Un profil type, non je ne pense pas, c’est avant une relation humaine et le monde de l’édition est si varié qu’on y rencontre toutes sortes de personnalités. Les qualités pour réussir sont selon moi l’écoute et la disponibilité. L’auteur reste l’essence et il ne faut jamais oublier que sans lui rien ne se fait. On travaille l’humain, il faut savoir s’adapter, soigner les petits bobos et les rassurer tout en gardant un œil professionnel. Mes auteures sont ma famille, je cultive cet état d’esprit, je crois que ça marche, elles m’ont surnommée « maman pépites ». Je les défends envers et contre tout. Enfin il faut aimer le challenge pour se démarquer dans un milieu extrêmement concurrentiel.

 

♠ Dans un milieu concurrentiel, Black Ink se positionne avec un catalogue plutôt charmant, et je n’imagine que tu en es plutôt fière. Est-ce qu’il t’es déjà arrivée de tomber sur des manuscrits qui t’ont déçue ? Ou trop touchée personnellement pour envisager une publication ?

J’appelle Marie ma responsable du comité de lecture lol ! Nous lisons avec attention tous les manuscrits soumis. Conscientes du travail et de l’investissement que cela demande aux auteurs, le respect et de mise et nous nous efforçons d’argumenter nos refus. La romance étant en plein boom, nous recevons énormément de manuscrits, il ne faut pas perdre de vue qu’écrire est un métier et que la publication n’est pas accessible à tous. Peu d’histoires sortent du lot, nous avons choisis d’être exigeantes connaissant la difficulté pour percer dans le milieu. Je reste objective dans les choix et ne me laisse pas déborder par mon ressenti ou mon expérience pour écarter un manuscrit.

 

♠ Je pense que les brochés de Black Ink sont tes bébés comme ils le sont pour leurs auteurs. As-tu une préférence pour l’un d’eux ?

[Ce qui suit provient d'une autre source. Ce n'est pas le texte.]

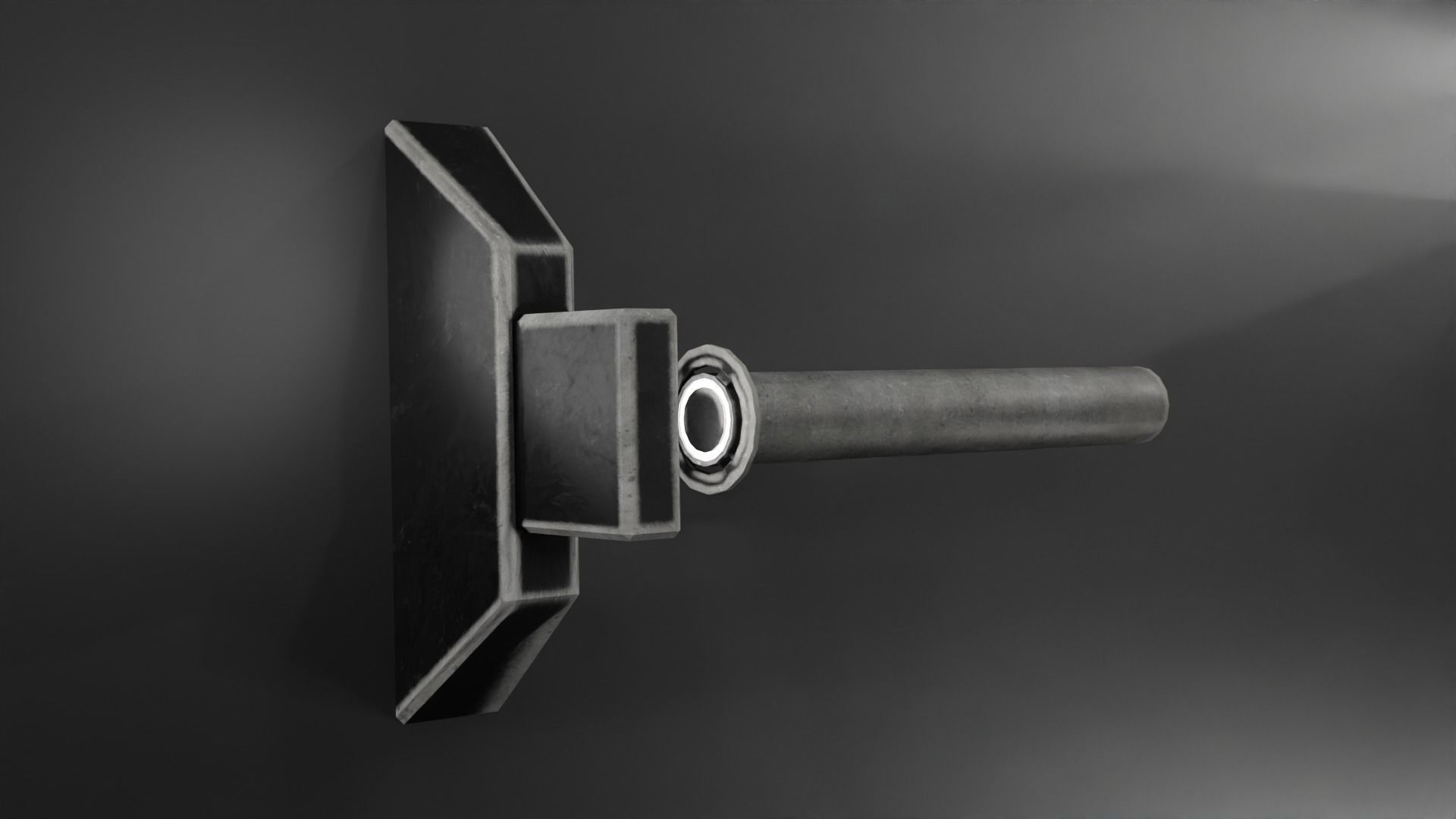 Bathroom sci-fi interior set  Low-poly 3D model_15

C’est comme demander à une mère si elle préfère l’un de ses enfants… Je les aime tous sans exception, chacun dans leur genre. J’ai la chance de travailler avec une merveilleuse graphiste, Elisia, qui réalise des couvertures magnifiques.

 

♠ Editrice de romance, quels livres as-tu l’habitude de lire ? Quel est LE livre que tu dévorerais jusqu’à l’usure de ses pages ?

J’ai de moins en moins le temps de lire mais quand je peux je lis de la romance. Mon coup de coeur, celui que j’ai déjà lu au moins six fois : Jeu Vespéral de Angel Arekin. Une dark romance sublime qui ne laisse pas indifférent.

 

♠ Les auteurs se prêtent au jeu, les éditeurs n’y échappent pas. Quel est ton péché mignon ?

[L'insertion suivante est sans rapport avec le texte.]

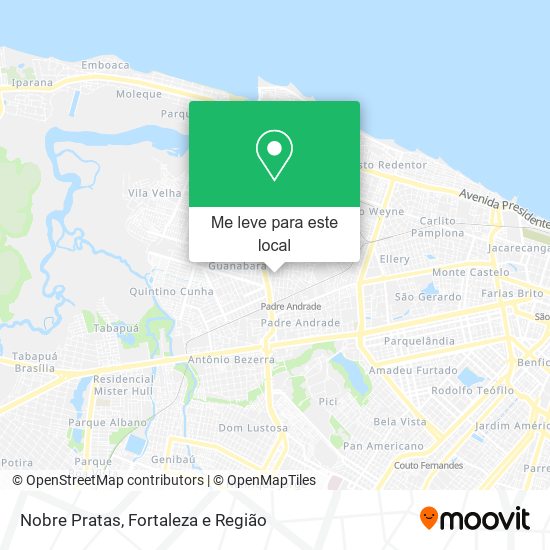 Nobre Pratas mapa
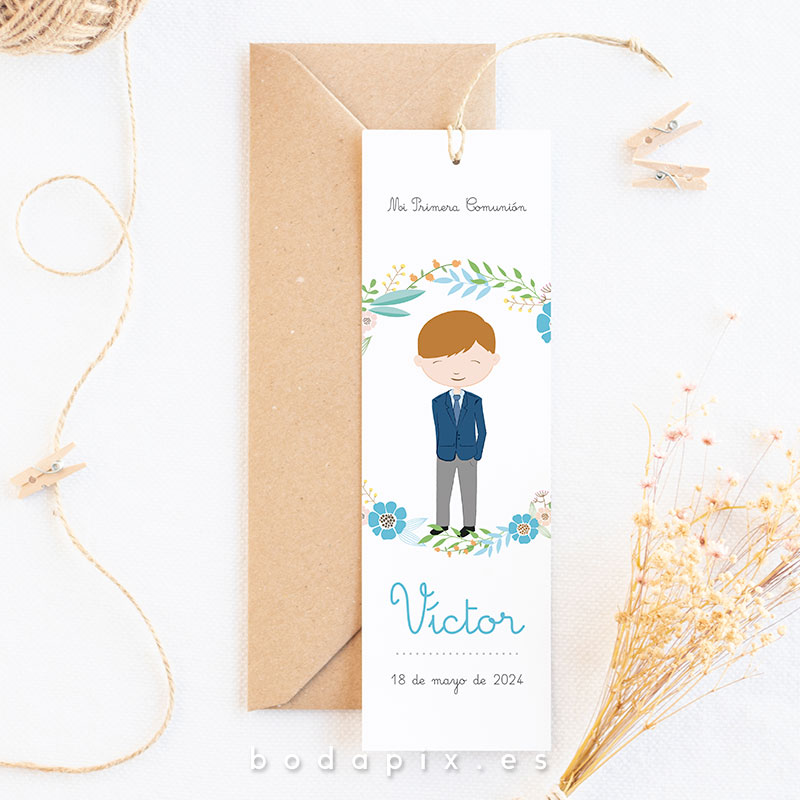 marcapáginas de comunión personalizado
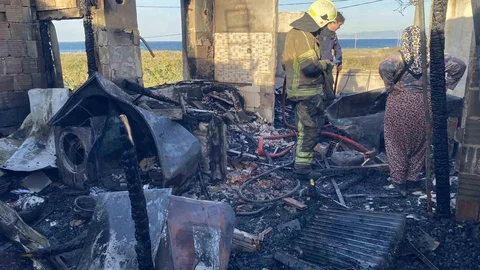 Bursa'da Ev Yangını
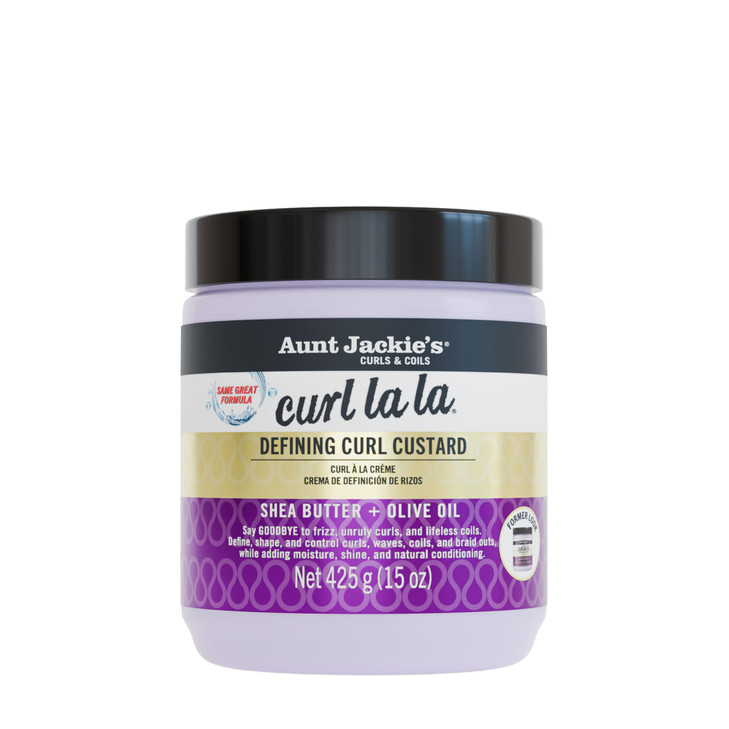 Aunt Jackies Curl La La, Lightweight Curl Defining Custard, Enriched with Shea Butter & Olive Oil, Basic, 15 Ounce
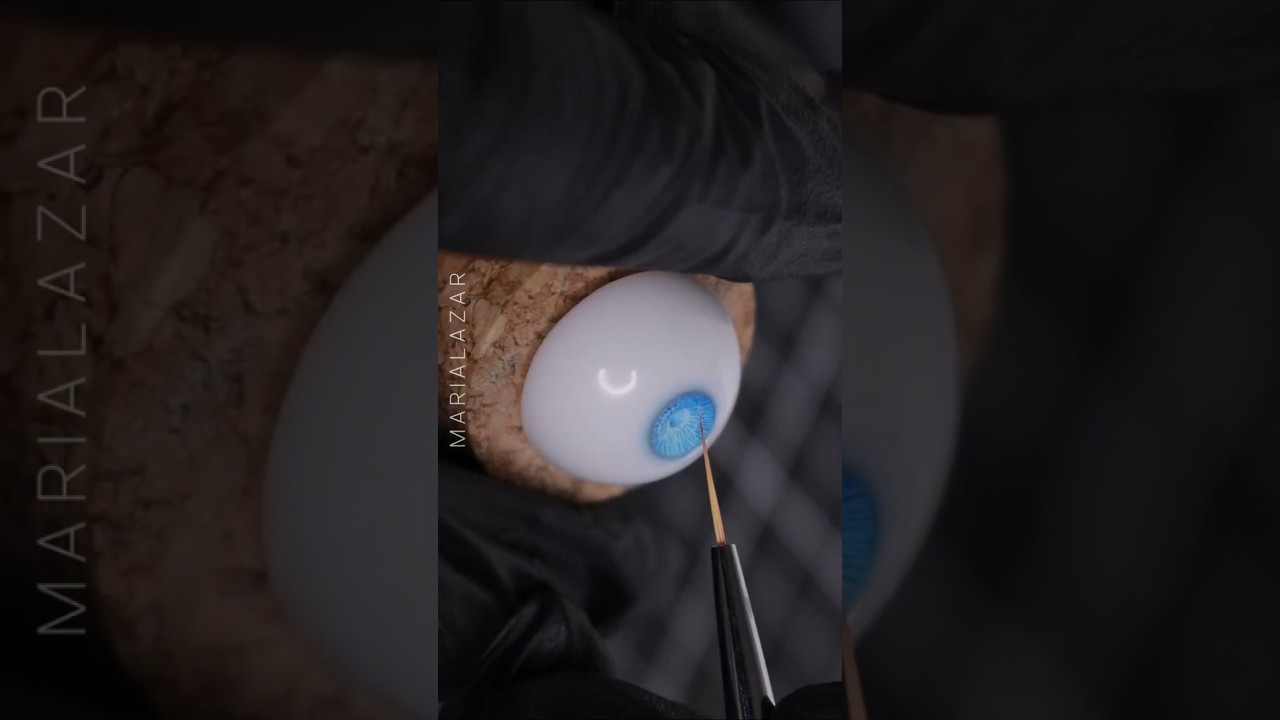 The Echo of my Wish - Making BJD Resin Eyes for The Goldfish Spirit Art Process /Relaxing #bjd娃娃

Difficile de n’en citer qu’un seul mais je vais dire le Cabecou de Rocamadour ! Plus précisément celui que je mange chez Phil et Marie. Désolée ce n’est ni le chocolat ni les bonbons…

 

♠ Pour finir, un mot à dire ?

Il sera pour mon mari et mes enfants : je vous aime plus que tout, merci d’accepter ma passion, sans vous je ne suis rien.

 

Je tenais à remercier Sarah, pour le temps qu’elle m’a accordé.